▶ [Captioned web images]:
------------------------------------
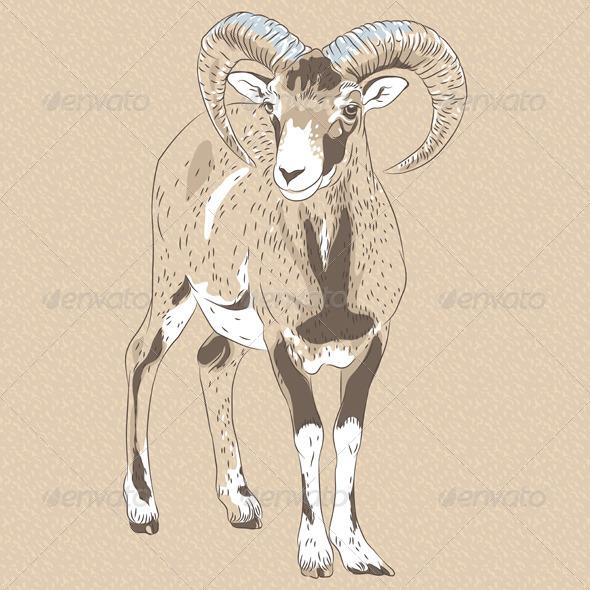 Alpine Ibex - Animals Characters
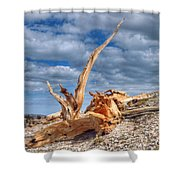 Bristlecone Pine In Repose Shower Curtain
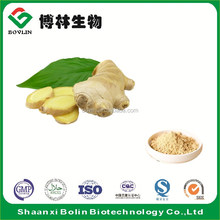 High Quality 100% Pure Fresh Dried Yellow Ginger Powder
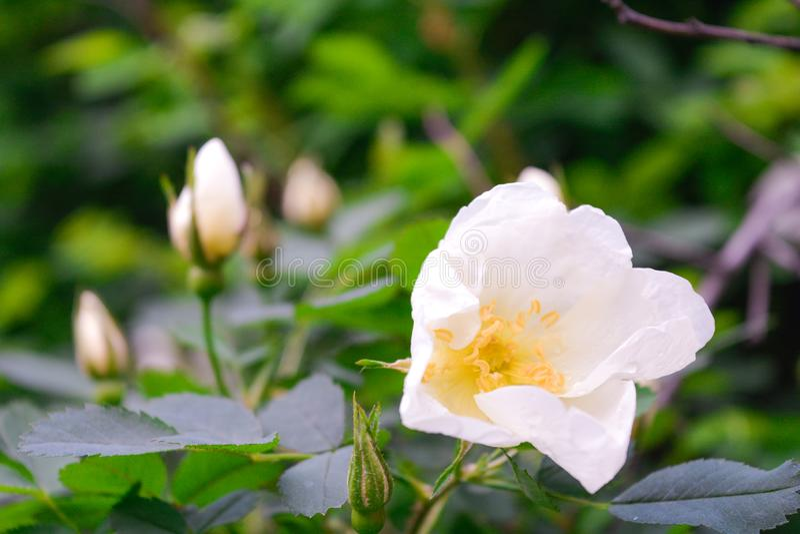 Biały Dogrose, wrzosa eglantine kwiat Dziki Różany biodra zbliżenie zdjęcia stock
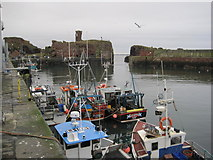 NT6779 : Dunbar Castle and Victoria Harbour by Les Hull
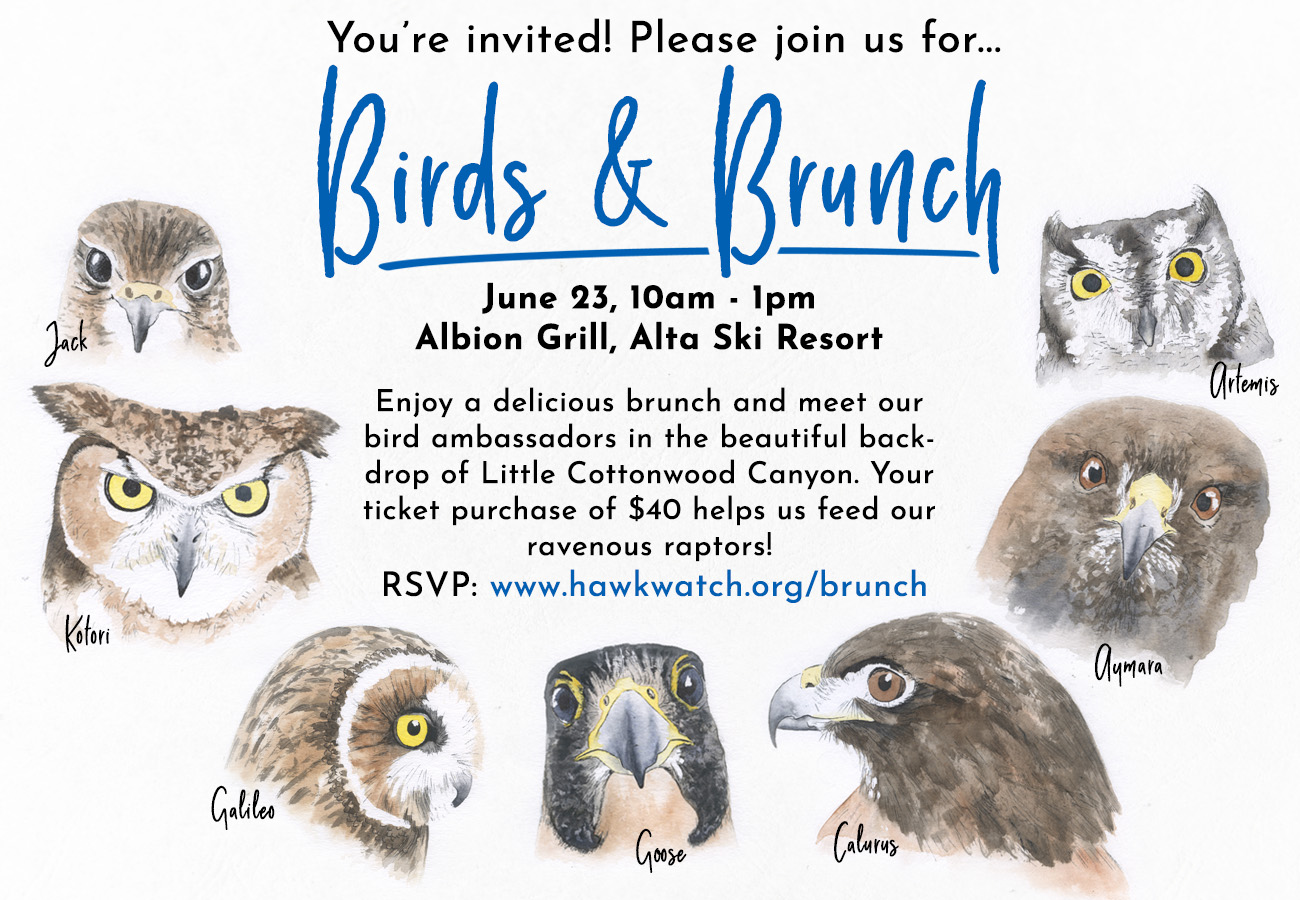 Birds and Brunch invite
------------------------------------
▶ [Exercise]: Transcribe each of the records above precisely, with no pictures in the copy.

▶ [The completed task]:
 Alpine Ibex - Animals Characters
 Bristlecone Pine In Repose Shower Curtain
 High Quality 100% Pure Fresh Dried Yellow Ginger Powder
 Biały Dogrose, wrzosa eglantine kwiat Dziki Różany biodra zbliżenie zdjęcia stock
 NT6779 : Dunbar Castle and Victoria Harbour by Les Hull
 Birds and Brunch invite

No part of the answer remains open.